- [Objetivo] Devolva todas as linhas dos dados abaixo sem qualquer alteração, mas deixe as imagens fora da resposta.

- [Dados fornecidos]
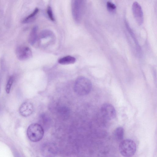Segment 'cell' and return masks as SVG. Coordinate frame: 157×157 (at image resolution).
I'll return each mask as SVG.
<instances>
[{"mask_svg":"<svg viewBox=\"0 0 157 157\" xmlns=\"http://www.w3.org/2000/svg\"><path fill=\"white\" fill-rule=\"evenodd\" d=\"M47 13L49 17L51 20L52 21H54L55 19L53 14L52 11V8L50 6H48V7L47 9Z\"/></svg>","mask_w":157,"mask_h":157,"instance_id":"16","label":"cell"},{"mask_svg":"<svg viewBox=\"0 0 157 157\" xmlns=\"http://www.w3.org/2000/svg\"><path fill=\"white\" fill-rule=\"evenodd\" d=\"M14 79V78L13 76L10 77L8 79L6 86V91L7 94H9L10 92L11 87L13 82Z\"/></svg>","mask_w":157,"mask_h":157,"instance_id":"14","label":"cell"},{"mask_svg":"<svg viewBox=\"0 0 157 157\" xmlns=\"http://www.w3.org/2000/svg\"><path fill=\"white\" fill-rule=\"evenodd\" d=\"M16 55L17 58L20 60H25L31 58L32 56V51L28 47L20 45L17 47Z\"/></svg>","mask_w":157,"mask_h":157,"instance_id":"6","label":"cell"},{"mask_svg":"<svg viewBox=\"0 0 157 157\" xmlns=\"http://www.w3.org/2000/svg\"><path fill=\"white\" fill-rule=\"evenodd\" d=\"M132 10L136 20L140 24L143 22V13L141 7L139 4L136 2H134L132 5Z\"/></svg>","mask_w":157,"mask_h":157,"instance_id":"8","label":"cell"},{"mask_svg":"<svg viewBox=\"0 0 157 157\" xmlns=\"http://www.w3.org/2000/svg\"><path fill=\"white\" fill-rule=\"evenodd\" d=\"M37 30V27H34L32 29L29 37V42L33 46L35 45L38 40Z\"/></svg>","mask_w":157,"mask_h":157,"instance_id":"9","label":"cell"},{"mask_svg":"<svg viewBox=\"0 0 157 157\" xmlns=\"http://www.w3.org/2000/svg\"><path fill=\"white\" fill-rule=\"evenodd\" d=\"M92 87V83L89 79L83 76H80L75 81L74 89L77 94L83 96L90 92Z\"/></svg>","mask_w":157,"mask_h":157,"instance_id":"1","label":"cell"},{"mask_svg":"<svg viewBox=\"0 0 157 157\" xmlns=\"http://www.w3.org/2000/svg\"><path fill=\"white\" fill-rule=\"evenodd\" d=\"M100 112L103 118L107 120H111L116 116V113L114 107L111 104L106 103L101 107Z\"/></svg>","mask_w":157,"mask_h":157,"instance_id":"4","label":"cell"},{"mask_svg":"<svg viewBox=\"0 0 157 157\" xmlns=\"http://www.w3.org/2000/svg\"><path fill=\"white\" fill-rule=\"evenodd\" d=\"M39 12V9L36 8L27 17L24 18L22 22L23 23H27L32 21L35 18Z\"/></svg>","mask_w":157,"mask_h":157,"instance_id":"12","label":"cell"},{"mask_svg":"<svg viewBox=\"0 0 157 157\" xmlns=\"http://www.w3.org/2000/svg\"><path fill=\"white\" fill-rule=\"evenodd\" d=\"M107 7L108 9L111 12L114 11L116 8L115 5L109 1L107 2Z\"/></svg>","mask_w":157,"mask_h":157,"instance_id":"15","label":"cell"},{"mask_svg":"<svg viewBox=\"0 0 157 157\" xmlns=\"http://www.w3.org/2000/svg\"><path fill=\"white\" fill-rule=\"evenodd\" d=\"M33 110V104L30 102H25L23 103L20 107L19 112L22 116L27 117L32 113Z\"/></svg>","mask_w":157,"mask_h":157,"instance_id":"7","label":"cell"},{"mask_svg":"<svg viewBox=\"0 0 157 157\" xmlns=\"http://www.w3.org/2000/svg\"><path fill=\"white\" fill-rule=\"evenodd\" d=\"M124 129L122 127H117L114 130L113 133L115 139L118 141L122 140L124 137Z\"/></svg>","mask_w":157,"mask_h":157,"instance_id":"11","label":"cell"},{"mask_svg":"<svg viewBox=\"0 0 157 157\" xmlns=\"http://www.w3.org/2000/svg\"><path fill=\"white\" fill-rule=\"evenodd\" d=\"M82 1L72 0L71 2V10L73 18L77 23H79L81 19L82 13Z\"/></svg>","mask_w":157,"mask_h":157,"instance_id":"5","label":"cell"},{"mask_svg":"<svg viewBox=\"0 0 157 157\" xmlns=\"http://www.w3.org/2000/svg\"><path fill=\"white\" fill-rule=\"evenodd\" d=\"M136 149L135 142L131 139L122 141L119 146V150L121 154L124 157H131L135 154Z\"/></svg>","mask_w":157,"mask_h":157,"instance_id":"3","label":"cell"},{"mask_svg":"<svg viewBox=\"0 0 157 157\" xmlns=\"http://www.w3.org/2000/svg\"><path fill=\"white\" fill-rule=\"evenodd\" d=\"M49 147L48 145H46L45 146V147H44V149H44V151H45V152H44V154H45L47 155H48V154H49V156H50V157H51V156H52V153L53 154H53L54 152H56V148H55V146L54 145H50L49 144Z\"/></svg>","mask_w":157,"mask_h":157,"instance_id":"13","label":"cell"},{"mask_svg":"<svg viewBox=\"0 0 157 157\" xmlns=\"http://www.w3.org/2000/svg\"><path fill=\"white\" fill-rule=\"evenodd\" d=\"M28 138L33 142H37L41 140L44 135V130L40 124L34 123L28 127L27 131Z\"/></svg>","mask_w":157,"mask_h":157,"instance_id":"2","label":"cell"},{"mask_svg":"<svg viewBox=\"0 0 157 157\" xmlns=\"http://www.w3.org/2000/svg\"><path fill=\"white\" fill-rule=\"evenodd\" d=\"M76 59L71 56H68L60 59L58 61L59 63L62 65H67L74 63Z\"/></svg>","mask_w":157,"mask_h":157,"instance_id":"10","label":"cell"}]
</instances>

- [Resultado abaixo]
Segment 'cell' and return masks as SVG. Coordinate frame: 157×157 (at image resolution).
I'll return each mask as SVG.
<instances>
[{"mask_svg":"<svg viewBox=\"0 0 157 157\" xmlns=\"http://www.w3.org/2000/svg\"><path fill=\"white\" fill-rule=\"evenodd\" d=\"M47 13L49 17L51 20L52 21H54L55 19L53 14L52 11V8L50 6H48V7L47 9Z\"/></svg>","mask_w":157,"mask_h":157,"instance_id":"16","label":"cell"},{"mask_svg":"<svg viewBox=\"0 0 157 157\" xmlns=\"http://www.w3.org/2000/svg\"><path fill=\"white\" fill-rule=\"evenodd\" d=\"M14 79V78L13 76L10 77L8 79L6 86V91L7 94H9L10 92L11 87L13 82Z\"/></svg>","mask_w":157,"mask_h":157,"instance_id":"14","label":"cell"},{"mask_svg":"<svg viewBox=\"0 0 157 157\" xmlns=\"http://www.w3.org/2000/svg\"><path fill=\"white\" fill-rule=\"evenodd\" d=\"M16 55L17 58L20 60H25L31 58L32 56V51L28 47L20 45L17 47Z\"/></svg>","mask_w":157,"mask_h":157,"instance_id":"6","label":"cell"},{"mask_svg":"<svg viewBox=\"0 0 157 157\" xmlns=\"http://www.w3.org/2000/svg\"><path fill=\"white\" fill-rule=\"evenodd\" d=\"M132 10L136 20L140 24L143 22V13L141 7L139 4L136 2H134L132 5Z\"/></svg>","mask_w":157,"mask_h":157,"instance_id":"8","label":"cell"},{"mask_svg":"<svg viewBox=\"0 0 157 157\" xmlns=\"http://www.w3.org/2000/svg\"><path fill=\"white\" fill-rule=\"evenodd\" d=\"M37 30V27H34L32 29L29 37V42L33 46L35 45L38 40Z\"/></svg>","mask_w":157,"mask_h":157,"instance_id":"9","label":"cell"},{"mask_svg":"<svg viewBox=\"0 0 157 157\" xmlns=\"http://www.w3.org/2000/svg\"><path fill=\"white\" fill-rule=\"evenodd\" d=\"M92 87V83L89 79L83 76H80L75 81L74 89L77 94L83 96L90 92Z\"/></svg>","mask_w":157,"mask_h":157,"instance_id":"1","label":"cell"},{"mask_svg":"<svg viewBox=\"0 0 157 157\" xmlns=\"http://www.w3.org/2000/svg\"><path fill=\"white\" fill-rule=\"evenodd\" d=\"M100 112L103 118L107 120H111L116 116V113L114 107L111 104L106 103L101 107Z\"/></svg>","mask_w":157,"mask_h":157,"instance_id":"4","label":"cell"},{"mask_svg":"<svg viewBox=\"0 0 157 157\" xmlns=\"http://www.w3.org/2000/svg\"><path fill=\"white\" fill-rule=\"evenodd\" d=\"M39 12V9L36 8L27 17L24 18L22 22L23 23H27L32 21L35 18Z\"/></svg>","mask_w":157,"mask_h":157,"instance_id":"12","label":"cell"},{"mask_svg":"<svg viewBox=\"0 0 157 157\" xmlns=\"http://www.w3.org/2000/svg\"><path fill=\"white\" fill-rule=\"evenodd\" d=\"M107 7L108 9L111 12L114 11L116 8L115 5L109 1L107 2Z\"/></svg>","mask_w":157,"mask_h":157,"instance_id":"15","label":"cell"},{"mask_svg":"<svg viewBox=\"0 0 157 157\" xmlns=\"http://www.w3.org/2000/svg\"><path fill=\"white\" fill-rule=\"evenodd\" d=\"M33 110V104L30 102H25L23 103L20 107L19 112L22 116L27 117L32 113Z\"/></svg>","mask_w":157,"mask_h":157,"instance_id":"7","label":"cell"},{"mask_svg":"<svg viewBox=\"0 0 157 157\" xmlns=\"http://www.w3.org/2000/svg\"><path fill=\"white\" fill-rule=\"evenodd\" d=\"M124 129L122 127H117L114 130L113 133L115 139L118 141L122 140L124 137Z\"/></svg>","mask_w":157,"mask_h":157,"instance_id":"11","label":"cell"},{"mask_svg":"<svg viewBox=\"0 0 157 157\" xmlns=\"http://www.w3.org/2000/svg\"><path fill=\"white\" fill-rule=\"evenodd\" d=\"M82 1L72 0L71 2V10L73 18L77 23H79L81 19L82 13Z\"/></svg>","mask_w":157,"mask_h":157,"instance_id":"5","label":"cell"},{"mask_svg":"<svg viewBox=\"0 0 157 157\" xmlns=\"http://www.w3.org/2000/svg\"><path fill=\"white\" fill-rule=\"evenodd\" d=\"M136 149L135 142L131 139L122 141L119 146V150L121 154L124 157H131L135 154Z\"/></svg>","mask_w":157,"mask_h":157,"instance_id":"3","label":"cell"},{"mask_svg":"<svg viewBox=\"0 0 157 157\" xmlns=\"http://www.w3.org/2000/svg\"><path fill=\"white\" fill-rule=\"evenodd\" d=\"M49 147L48 145H46L45 146V147H44V149H44V151H45V152H44V154H45L47 155H48V154H49V156H50V157H51V156H52V153L53 154H53L54 152H56V148H55V146L54 145H50L49 144Z\"/></svg>","mask_w":157,"mask_h":157,"instance_id":"13","label":"cell"},{"mask_svg":"<svg viewBox=\"0 0 157 157\" xmlns=\"http://www.w3.org/2000/svg\"><path fill=\"white\" fill-rule=\"evenodd\" d=\"M28 138L33 142H37L41 140L44 135V130L40 124L34 123L28 127L27 131Z\"/></svg>","mask_w":157,"mask_h":157,"instance_id":"2","label":"cell"},{"mask_svg":"<svg viewBox=\"0 0 157 157\" xmlns=\"http://www.w3.org/2000/svg\"><path fill=\"white\" fill-rule=\"evenodd\" d=\"M76 59L71 56H68L60 59L58 61L59 63L62 65H67L74 63Z\"/></svg>","mask_w":157,"mask_h":157,"instance_id":"10","label":"cell"}]
</instances>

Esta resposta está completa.